00:00 - Onique Fèvre, tous les ans on se pose la même question, particulièrement ces deux dernières années, y aura-t-il assez de professeurs ?
00:04 Est-ce que le scénario cette année est aussi grave que d'habitude ?
00:06 - Ça va être à peu près la même situation mais un petit peu mieux parce qu'on l'a mieux préparé.

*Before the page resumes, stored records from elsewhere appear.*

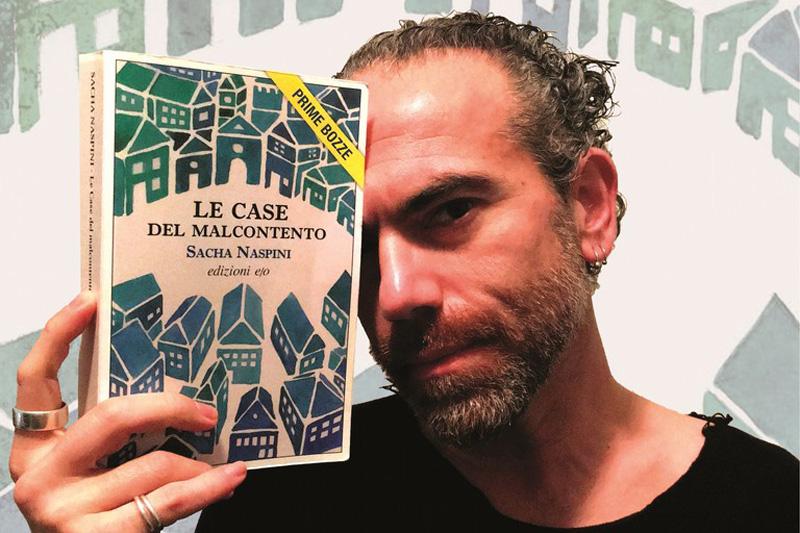 Sacha Naspini con il suo primo libro pubblicato dalle Edizioni e/o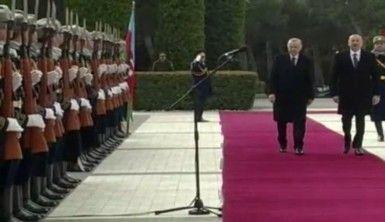 Cumhurbaşkanı Erdoğan Azerbaycan'da resmi törenle karşılandı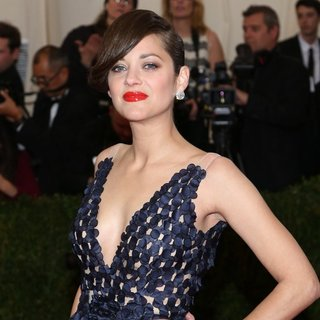 Marion Cotillard in Charles James: Beyond Fashion Costume Institute Gala - Arrivals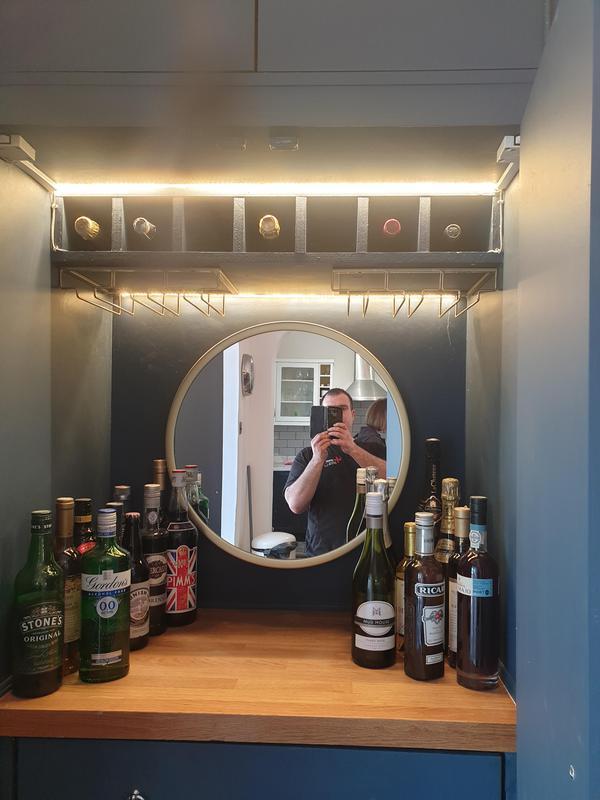 Image 36 - cabinet bar complete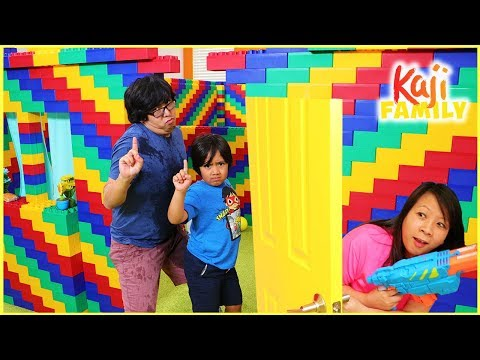 (New) No girls allow box fort lego pretend play fun and the floor is lava challenge!!!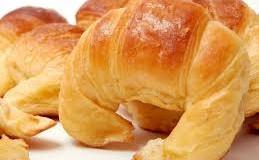 Medialunas croissants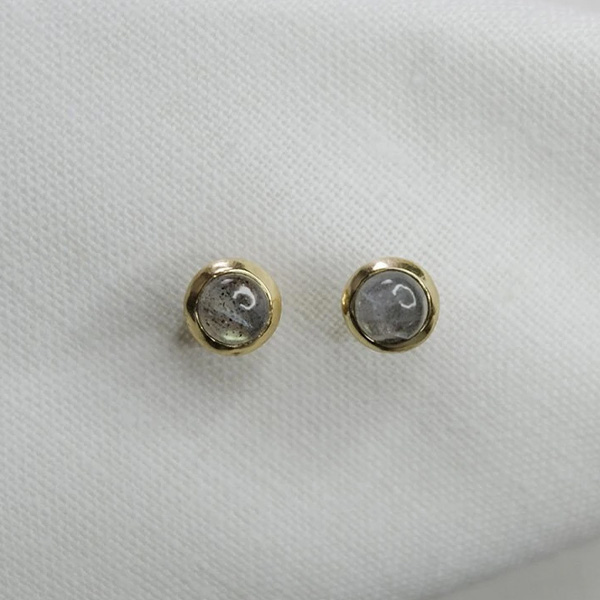 KARANA LABRADORITE STUD EARRINGS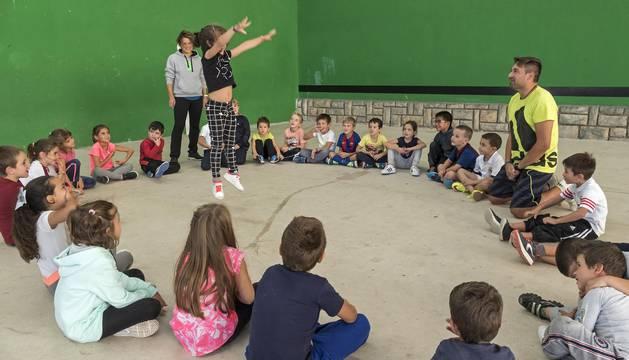 El grupo más numeroso de la actividad, este martes en las instalaciones del colegio Mater Dei.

00:12 Les services de l'éducation nationale sont vraiment très très mobilisés depuis le printemps parce qu'on a eu les résultats au concours
00:18 et on a vu que de nouveau on ne faisait pas le plein même si c'est un peu mieux que l'année précédente.
00:23 On a eu 3100 postes vacants cette année contre un peu plus de 4000 l'année dernière.
00:28 Donc les concours n'ont pas fait le plein dans les académies de Versailles, Créteil, à Mayotte, en Guyane pour les professeurs des écoles.
00:34 C'est donc là que vous allez retrouver davantage de contractuels.
00:37 Et puis dans certaines disciplines, les maths, l'allemand, l'espagnol, les lettres classiques, là aussi vous retrouverez plus de contractuels.
00:43 Donc cette année on devrait avoir à peu près le même nombre de contractuels, 35 000 l'année dernière selon Papendiai.
00:52 Ça fait 4 à 5 % de la masse salariale selon Gabriel Attal, c'est ce qu'il a déclaré ce matin.
00:57 Et la bonne nouvelle c'est que 90 % d'entre eux étaient déjà là l'année dernière parce qu'il y a des contrats de 2 ans qui ont été faits.
01:04 Donc on réussit à les garder, on n'aura que 10 % de nouveaux.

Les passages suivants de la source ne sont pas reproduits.